• Short text fragments from websites:
+++

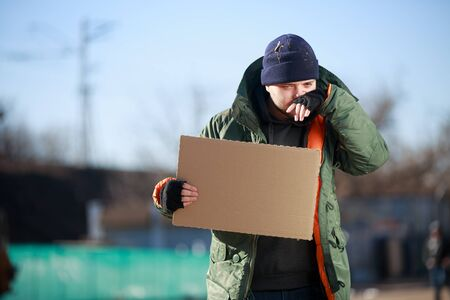 dearth: Homeless man holds blank cardboard for your own text
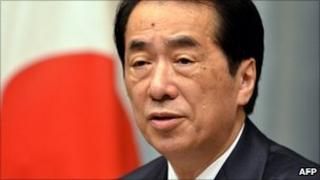 Japanese Prime Minister Naoto Kan addresses press representatives at his official residence in Tokyo on June 27, 2011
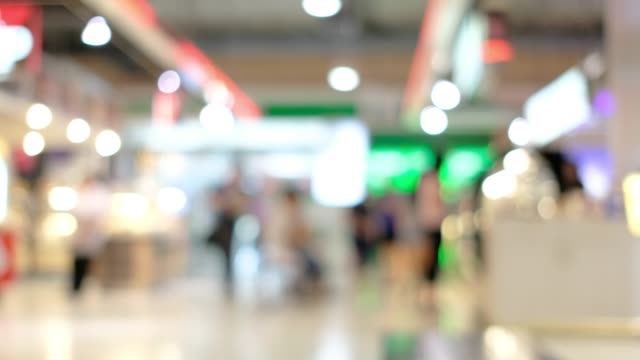 blurred background of shopping mall with customer walking in front of  store with bokeh light. blurred background of shopping mall with customer walking in front of  store with bokeh light. department store stock videos & royalty-free footage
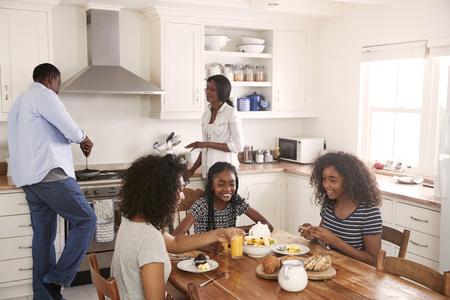 Famiglia con i bambini adolescenti che mangiano la prima colazione in cucina Archivio Fotografico - 88062908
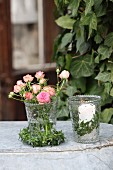 Romantic arrangement of ivy wreaths, roses and lit candle in glass vases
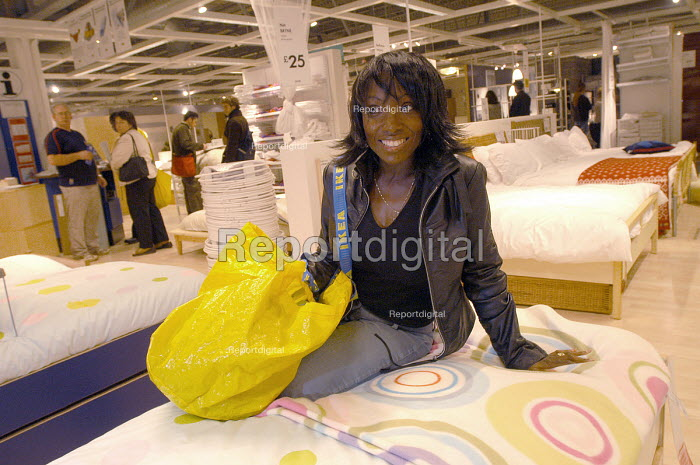 Ikea home furnishing store, customers shopping for home improvements. A woman sits on bed - Paul Box - 2004-05-05
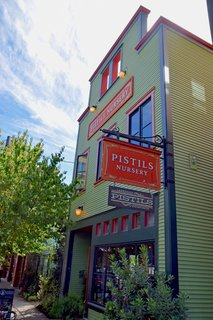 The red and green facade of Pistils Nursery stands proud in the heart of the Mississippi District. It's filled with indoor and outdoor plants and nature-inspired goods.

+++

The answer must consist only of the lines from the beginning of the entries above through the line that holds "Famiglia con i", reproduced exactly and without pictures.

 dearth: Homeless man holds blank cardboard for your own text
 Japanese Prime Minister Naoto Kan addresses press representatives at his official residence in Tokyo on June 27, 2011
 blurred background of shopping mall with customer walking in front of  store with bokeh light. blurred background of shopping mall with customer walking in front of  store with bokeh light. department store stock videos & royalty-free footage
 Famiglia con i bambini adolescenti che mangiano la prima colazione in cucina Archivio Fotografico - 88062908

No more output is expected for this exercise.